╭──
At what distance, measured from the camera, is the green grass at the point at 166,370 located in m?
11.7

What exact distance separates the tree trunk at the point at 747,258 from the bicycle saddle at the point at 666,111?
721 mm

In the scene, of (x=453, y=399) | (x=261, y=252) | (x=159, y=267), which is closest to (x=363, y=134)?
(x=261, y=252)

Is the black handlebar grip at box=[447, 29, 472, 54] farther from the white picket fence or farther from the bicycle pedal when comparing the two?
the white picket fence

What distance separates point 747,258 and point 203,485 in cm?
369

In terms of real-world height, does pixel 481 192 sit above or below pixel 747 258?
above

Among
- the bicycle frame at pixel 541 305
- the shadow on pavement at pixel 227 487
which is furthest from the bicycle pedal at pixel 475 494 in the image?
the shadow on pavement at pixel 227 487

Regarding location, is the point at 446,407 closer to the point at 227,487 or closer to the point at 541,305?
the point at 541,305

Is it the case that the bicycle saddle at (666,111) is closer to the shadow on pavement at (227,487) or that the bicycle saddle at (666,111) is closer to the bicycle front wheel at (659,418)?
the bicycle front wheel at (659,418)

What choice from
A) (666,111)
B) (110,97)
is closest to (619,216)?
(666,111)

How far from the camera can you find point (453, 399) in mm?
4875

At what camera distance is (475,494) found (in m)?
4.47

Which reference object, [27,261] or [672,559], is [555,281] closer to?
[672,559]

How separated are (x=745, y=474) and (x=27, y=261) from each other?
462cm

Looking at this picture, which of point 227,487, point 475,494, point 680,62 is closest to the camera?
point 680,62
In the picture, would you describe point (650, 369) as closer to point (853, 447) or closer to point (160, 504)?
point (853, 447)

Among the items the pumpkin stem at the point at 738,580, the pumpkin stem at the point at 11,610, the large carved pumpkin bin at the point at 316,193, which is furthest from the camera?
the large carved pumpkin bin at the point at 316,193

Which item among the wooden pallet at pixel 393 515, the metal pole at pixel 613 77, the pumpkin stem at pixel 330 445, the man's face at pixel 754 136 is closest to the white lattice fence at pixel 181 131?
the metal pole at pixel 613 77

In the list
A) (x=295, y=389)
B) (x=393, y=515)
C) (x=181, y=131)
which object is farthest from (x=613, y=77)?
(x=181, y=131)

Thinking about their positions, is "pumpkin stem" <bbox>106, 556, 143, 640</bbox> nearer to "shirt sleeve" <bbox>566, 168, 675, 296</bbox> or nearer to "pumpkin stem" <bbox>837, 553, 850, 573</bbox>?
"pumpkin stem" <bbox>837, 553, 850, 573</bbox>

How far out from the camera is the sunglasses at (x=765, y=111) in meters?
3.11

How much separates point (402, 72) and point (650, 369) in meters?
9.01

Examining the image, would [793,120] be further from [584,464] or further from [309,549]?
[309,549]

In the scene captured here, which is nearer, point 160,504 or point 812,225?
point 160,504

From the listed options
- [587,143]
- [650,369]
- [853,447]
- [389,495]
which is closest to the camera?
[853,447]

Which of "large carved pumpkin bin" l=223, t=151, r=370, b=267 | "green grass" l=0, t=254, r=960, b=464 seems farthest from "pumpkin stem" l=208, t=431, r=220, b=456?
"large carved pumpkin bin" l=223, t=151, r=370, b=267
╰──
▶ WHAT YOU SHOULD DO: Take the line that contains "Is it the case" and each line after it down to the last of the records, and retype them exactly; add nothing else.

▶ RESULT OF THIS EXERCISE:
Is it the case that the bicycle saddle at (666,111) is closer to the shadow on pavement at (227,487) or that the bicycle saddle at (666,111) is closer to the bicycle front wheel at (659,418)?
the bicycle front wheel at (659,418)

What choice from
A) (666,111)
B) (110,97)
is closest to (619,216)?
(666,111)

How far from the camera can you find point (453, 399) in mm?
4875

At what camera distance is (475,494) found (in m)?
4.47

Which reference object, [27,261] or [672,559], is [555,281] closer to?
[672,559]

How separated are (x=745, y=474) and (x=27, y=261) from each other?
462cm

Looking at this picture, which of point 227,487, point 475,494, point 680,62 is closest to the camera?
point 680,62
In the picture, would you describe point (650, 369) as closer to point (853, 447) or closer to point (160, 504)?
point (853, 447)

Among the items the pumpkin stem at the point at 738,580, the pumpkin stem at the point at 11,610, the large carved pumpkin bin at the point at 316,193, which is furthest from the camera?
the large carved pumpkin bin at the point at 316,193

Which item among the wooden pallet at pixel 393 515, the metal pole at pixel 613 77, the pumpkin stem at pixel 330 445, the man's face at pixel 754 136 is closest to the white lattice fence at pixel 181 131?
the metal pole at pixel 613 77

In the list
A) (x=295, y=389)
B) (x=393, y=515)
C) (x=181, y=131)
which object is farthest from (x=613, y=77)?
(x=181, y=131)

Thinking about their positions, is "pumpkin stem" <bbox>106, 556, 143, 640</bbox> nearer to "shirt sleeve" <bbox>566, 168, 675, 296</bbox> or nearer to "pumpkin stem" <bbox>837, 553, 850, 573</bbox>?
"pumpkin stem" <bbox>837, 553, 850, 573</bbox>

How far out from the camera is the sunglasses at (x=765, y=111) in meters?
3.11

How much separates point (402, 72) and point (650, 369) in meters?
9.01

Examining the image, would [793,120] be further from [584,464] or further from [309,549]?
[309,549]

In the scene captured here, which is nearer, point 160,504 or point 812,225?
point 160,504

From the listed options
- [587,143]
- [650,369]
- [853,447]
- [389,495]
which is closest to the camera?
[853,447]

Which of "large carved pumpkin bin" l=223, t=151, r=370, b=267 | "green grass" l=0, t=254, r=960, b=464 seems farthest from "pumpkin stem" l=208, t=431, r=220, b=456?
"large carved pumpkin bin" l=223, t=151, r=370, b=267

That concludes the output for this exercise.